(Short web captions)
══════

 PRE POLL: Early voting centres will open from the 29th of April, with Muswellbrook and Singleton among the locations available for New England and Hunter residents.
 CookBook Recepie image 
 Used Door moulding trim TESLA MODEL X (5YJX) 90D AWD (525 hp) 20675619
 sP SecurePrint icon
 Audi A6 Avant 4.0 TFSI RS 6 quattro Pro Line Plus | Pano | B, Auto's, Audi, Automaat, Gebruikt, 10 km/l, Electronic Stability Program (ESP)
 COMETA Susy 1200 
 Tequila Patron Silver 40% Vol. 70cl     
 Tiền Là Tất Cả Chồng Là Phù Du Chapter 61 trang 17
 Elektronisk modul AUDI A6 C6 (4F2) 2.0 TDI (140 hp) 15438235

══════

What to work on —
Exactly as they appear, retype the lines from the start of the records through the line containing "sP SecurePrint icon".

Task output —
 PRE POLL: Early voting centres will open from the 29th of April, with Muswellbrook and Singleton among the locations available for New England and Hunter residents.
 CookBook Recepie image 
 Used Door moulding trim TESLA MODEL X (5YJX) 90D AWD (525 hp) 20675619
 sP SecurePrint icon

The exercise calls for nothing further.